Stored items from a collection

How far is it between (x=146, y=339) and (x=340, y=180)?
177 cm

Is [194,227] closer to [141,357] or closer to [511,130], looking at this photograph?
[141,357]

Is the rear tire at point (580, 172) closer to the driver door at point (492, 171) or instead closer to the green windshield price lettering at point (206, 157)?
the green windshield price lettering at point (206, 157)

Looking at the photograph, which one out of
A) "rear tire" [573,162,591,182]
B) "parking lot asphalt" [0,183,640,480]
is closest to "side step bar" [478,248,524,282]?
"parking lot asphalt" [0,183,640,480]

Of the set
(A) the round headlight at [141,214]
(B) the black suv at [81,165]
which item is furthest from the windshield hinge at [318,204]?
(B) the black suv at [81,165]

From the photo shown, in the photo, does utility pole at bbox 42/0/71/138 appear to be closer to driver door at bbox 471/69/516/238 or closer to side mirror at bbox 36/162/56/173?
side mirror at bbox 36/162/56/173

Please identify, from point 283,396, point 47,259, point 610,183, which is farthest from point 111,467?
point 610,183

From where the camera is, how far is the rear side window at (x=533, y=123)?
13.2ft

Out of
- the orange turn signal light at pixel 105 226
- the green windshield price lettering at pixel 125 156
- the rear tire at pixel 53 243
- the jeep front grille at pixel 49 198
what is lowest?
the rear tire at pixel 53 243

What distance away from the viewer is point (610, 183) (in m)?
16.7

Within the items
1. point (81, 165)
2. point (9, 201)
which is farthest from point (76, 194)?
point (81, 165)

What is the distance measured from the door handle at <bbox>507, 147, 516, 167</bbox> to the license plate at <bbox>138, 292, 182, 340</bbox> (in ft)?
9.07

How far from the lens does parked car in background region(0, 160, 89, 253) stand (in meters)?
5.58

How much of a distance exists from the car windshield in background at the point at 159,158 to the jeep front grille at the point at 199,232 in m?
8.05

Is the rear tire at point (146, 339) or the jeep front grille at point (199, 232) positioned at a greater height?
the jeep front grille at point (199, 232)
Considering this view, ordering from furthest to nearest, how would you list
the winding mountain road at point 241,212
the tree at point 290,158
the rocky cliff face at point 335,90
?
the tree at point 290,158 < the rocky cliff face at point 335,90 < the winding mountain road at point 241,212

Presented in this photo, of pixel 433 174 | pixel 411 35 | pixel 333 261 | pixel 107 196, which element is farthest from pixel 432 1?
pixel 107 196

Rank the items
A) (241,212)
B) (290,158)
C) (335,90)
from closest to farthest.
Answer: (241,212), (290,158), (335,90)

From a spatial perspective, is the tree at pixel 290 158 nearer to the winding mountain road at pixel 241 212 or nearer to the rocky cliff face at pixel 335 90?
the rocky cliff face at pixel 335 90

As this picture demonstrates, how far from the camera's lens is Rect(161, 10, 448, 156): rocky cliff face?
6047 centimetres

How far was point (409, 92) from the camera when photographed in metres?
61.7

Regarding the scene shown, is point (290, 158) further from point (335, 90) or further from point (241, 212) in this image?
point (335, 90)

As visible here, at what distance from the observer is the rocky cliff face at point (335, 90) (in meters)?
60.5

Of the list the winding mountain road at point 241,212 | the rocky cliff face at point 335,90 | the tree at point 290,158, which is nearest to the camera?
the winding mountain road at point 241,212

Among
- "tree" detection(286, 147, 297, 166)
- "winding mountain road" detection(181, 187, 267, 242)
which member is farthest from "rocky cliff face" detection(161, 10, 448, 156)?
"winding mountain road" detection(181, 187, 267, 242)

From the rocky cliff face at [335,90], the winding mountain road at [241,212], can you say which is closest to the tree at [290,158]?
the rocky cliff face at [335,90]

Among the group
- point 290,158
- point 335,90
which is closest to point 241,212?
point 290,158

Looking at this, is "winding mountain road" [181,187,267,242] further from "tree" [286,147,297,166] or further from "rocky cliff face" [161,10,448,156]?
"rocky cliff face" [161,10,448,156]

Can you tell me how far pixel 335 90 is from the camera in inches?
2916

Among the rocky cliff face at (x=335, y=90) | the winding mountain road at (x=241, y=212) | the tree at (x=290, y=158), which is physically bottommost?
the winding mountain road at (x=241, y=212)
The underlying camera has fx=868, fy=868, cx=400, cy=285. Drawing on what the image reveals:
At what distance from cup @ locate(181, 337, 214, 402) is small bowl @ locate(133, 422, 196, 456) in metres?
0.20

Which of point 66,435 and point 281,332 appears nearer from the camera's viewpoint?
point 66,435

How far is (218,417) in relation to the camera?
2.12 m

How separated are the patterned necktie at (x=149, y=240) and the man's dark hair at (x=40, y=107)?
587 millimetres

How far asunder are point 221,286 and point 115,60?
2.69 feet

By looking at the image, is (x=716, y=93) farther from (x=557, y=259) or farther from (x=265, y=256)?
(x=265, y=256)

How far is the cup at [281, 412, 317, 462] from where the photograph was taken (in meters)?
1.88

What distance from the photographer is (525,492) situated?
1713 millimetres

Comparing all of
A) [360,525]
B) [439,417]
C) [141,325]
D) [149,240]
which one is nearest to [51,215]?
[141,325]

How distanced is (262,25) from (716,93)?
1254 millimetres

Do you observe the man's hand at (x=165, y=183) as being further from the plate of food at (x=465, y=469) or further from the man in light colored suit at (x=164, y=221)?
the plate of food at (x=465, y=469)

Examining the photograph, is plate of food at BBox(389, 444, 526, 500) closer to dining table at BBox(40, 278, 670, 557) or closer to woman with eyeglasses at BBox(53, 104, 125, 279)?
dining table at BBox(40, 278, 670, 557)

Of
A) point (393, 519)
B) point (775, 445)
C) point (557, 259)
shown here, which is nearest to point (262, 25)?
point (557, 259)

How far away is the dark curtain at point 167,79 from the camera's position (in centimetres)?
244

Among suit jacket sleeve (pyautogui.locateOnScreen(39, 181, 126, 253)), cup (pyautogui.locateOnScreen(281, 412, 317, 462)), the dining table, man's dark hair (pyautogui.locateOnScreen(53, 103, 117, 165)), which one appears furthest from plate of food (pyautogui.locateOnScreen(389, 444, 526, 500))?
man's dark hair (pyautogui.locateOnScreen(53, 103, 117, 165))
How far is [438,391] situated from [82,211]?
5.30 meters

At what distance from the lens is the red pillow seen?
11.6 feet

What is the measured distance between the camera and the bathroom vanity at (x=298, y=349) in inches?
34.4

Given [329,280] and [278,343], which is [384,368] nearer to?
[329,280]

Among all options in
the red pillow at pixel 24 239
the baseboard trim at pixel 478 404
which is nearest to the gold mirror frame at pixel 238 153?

Job - Reproduce the records above exactly.

Exercise solution -
How far is it between (x=146, y=339) and (x=340, y=180)?
177 cm

Is [194,227] closer to [141,357] or closer to [511,130], looking at this photograph?
[141,357]

Is the rear tire at point (580, 172) closer to the driver door at point (492, 171) or instead closer to the green windshield price lettering at point (206, 157)?
the green windshield price lettering at point (206, 157)

Looking at the photograph, which one out of
A) "rear tire" [573,162,591,182]
B) "parking lot asphalt" [0,183,640,480]
is closest to "side step bar" [478,248,524,282]?
"parking lot asphalt" [0,183,640,480]

Of the set
(A) the round headlight at [141,214]
(B) the black suv at [81,165]
which item is furthest from the windshield hinge at [318,204]?
(B) the black suv at [81,165]

From the photo shown, in the photo, does utility pole at bbox 42/0/71/138 appear to be closer to driver door at bbox 471/69/516/238 or closer to side mirror at bbox 36/162/56/173?
side mirror at bbox 36/162/56/173

Please identify, from point 283,396, point 47,259, point 610,183, which is farthest from point 111,467?
point 610,183

From where the camera is, how far is the rear side window at (x=533, y=123)?
13.2ft

Out of
- the orange turn signal light at pixel 105 226
- the green windshield price lettering at pixel 125 156
- the rear tire at pixel 53 243
- the jeep front grille at pixel 49 198
what is lowest?
the rear tire at pixel 53 243

What distance away from the viewer is point (610, 183) (in m)?
16.7

Within the items
1. point (81, 165)
2. point (9, 201)
which is farthest from point (76, 194)?
point (81, 165)

What is the distance measured from the door handle at <bbox>507, 147, 516, 167</bbox> to the license plate at <bbox>138, 292, 182, 340</bbox> (in ft)?
9.07

How far from the lens does parked car in background region(0, 160, 89, 253) stand (in meters)?
5.58

How much of a distance exists from the car windshield in background at the point at 159,158 to the jeep front grille at the point at 199,232 in m?
8.05

Is the rear tire at point (146, 339) or the jeep front grille at point (199, 232) positioned at a greater height?
the jeep front grille at point (199, 232)
Considering this view, ordering from furthest to nearest, how would you list
the winding mountain road at point 241,212
the tree at point 290,158
the rocky cliff face at point 335,90
?
the tree at point 290,158 < the rocky cliff face at point 335,90 < the winding mountain road at point 241,212

Presented in this photo, of pixel 433 174 | pixel 411 35 | pixel 333 261 | pixel 107 196, which element is farthest from pixel 432 1?
pixel 107 196

Rank the items
A) (241,212)
B) (290,158)
C) (335,90)
from closest to farthest.
Answer: (241,212), (290,158), (335,90)

From a spatial perspective, is the tree at pixel 290 158 nearer to the winding mountain road at pixel 241 212 or nearer to the rocky cliff face at pixel 335 90?
the rocky cliff face at pixel 335 90

As this picture demonstrates, how far from the camera's lens is Rect(161, 10, 448, 156): rocky cliff face?
6047 centimetres

How far was point (409, 92) from the camera when photographed in metres?
61.7

Regarding the scene shown, is point (290, 158) further from point (335, 90) or further from point (241, 212) in this image?
point (335, 90)

As visible here, at what distance from the observer is the rocky cliff face at point (335, 90) (in meters)?
60.5

Of the list the winding mountain road at point 241,212 | the rocky cliff face at point 335,90 | the tree at point 290,158, which is nearest to the camera?
the winding mountain road at point 241,212

Among
- "tree" detection(286, 147, 297, 166)
- "winding mountain road" detection(181, 187, 267, 242)
which member is farthest from "rocky cliff face" detection(161, 10, 448, 156)?
"winding mountain road" detection(181, 187, 267, 242)

From the rocky cliff face at [335,90], the winding mountain road at [241,212], can you say which is closest to the tree at [290,158]?
the rocky cliff face at [335,90]

Among the group
- point 290,158
- point 335,90
which is closest to point 241,212?
point 290,158

Looking at this, is "winding mountain road" [181,187,267,242] further from "tree" [286,147,297,166] or further from "rocky cliff face" [161,10,448,156]?
"rocky cliff face" [161,10,448,156]

Can you tell me how far pixel 335 90 is from the camera in inches?
2916

Among the rocky cliff face at (x=335, y=90) | the winding mountain road at (x=241, y=212) | the tree at (x=290, y=158), which is physically bottommost?
the winding mountain road at (x=241, y=212)
The underlying camera has fx=868, fy=868, cx=400, cy=285. Drawing on what the image reveals:
At what distance from cup @ locate(181, 337, 214, 402) is small bowl @ locate(133, 422, 196, 456) in metres?
0.20

Which of point 66,435 and point 281,332 appears nearer from the camera's viewpoint?
point 66,435

How far is (218,417) in relation to the camera?
2.12 m

How separated are the patterned necktie at (x=149, y=240) and the man's dark hair at (x=40, y=107)?
587 millimetres

How far asunder are point 221,286 and point 115,60?
2.69 feet

By looking at the image, is (x=716, y=93) farther from (x=557, y=259) or farther from (x=265, y=256)?
(x=265, y=256)

How far is the cup at [281, 412, 317, 462] from where the photograph was taken (in meters)?
1.88

What distance from the photographer is (525,492) situated?
1713 millimetres

Comparing all of
A) [360,525]
B) [439,417]
C) [141,325]
D) [149,240]
which one is nearest to [51,215]?
[141,325]

How distanced is (262,25) from (716,93)?
1254 millimetres

Do you observe the man's hand at (x=165, y=183) as being further from the plate of food at (x=465, y=469) or further from the man in light colored suit at (x=164, y=221)?
the plate of food at (x=465, y=469)

Examining the photograph, is plate of food at BBox(389, 444, 526, 500) closer to dining table at BBox(40, 278, 670, 557) or closer to woman with eyeglasses at BBox(53, 104, 125, 279)?
dining table at BBox(40, 278, 670, 557)

Of
A) point (393, 519)
B) point (775, 445)
C) point (557, 259)
shown here, which is nearest to point (262, 25)?
point (557, 259)

How far away is the dark curtain at point 167,79 from the camera's position (in centimetres)?
244

Among suit jacket sleeve (pyautogui.locateOnScreen(39, 181, 126, 253)), cup (pyautogui.locateOnScreen(281, 412, 317, 462)), the dining table, man's dark hair (pyautogui.locateOnScreen(53, 103, 117, 165)), which one appears furthest from plate of food (pyautogui.locateOnScreen(389, 444, 526, 500))?
man's dark hair (pyautogui.locateOnScreen(53, 103, 117, 165))
How far is [438,391] situated from [82,211]?
5.30 meters

At what distance from the lens is the red pillow seen?
11.6 feet

What is the measured distance between the camera and the bathroom vanity at (x=298, y=349) in inches?
34.4

Given [329,280] and [278,343], which is [384,368] nearer to?
[329,280]

Among all options in
the red pillow at pixel 24 239
the baseboard trim at pixel 478 404
which is nearest to the gold mirror frame at pixel 238 153?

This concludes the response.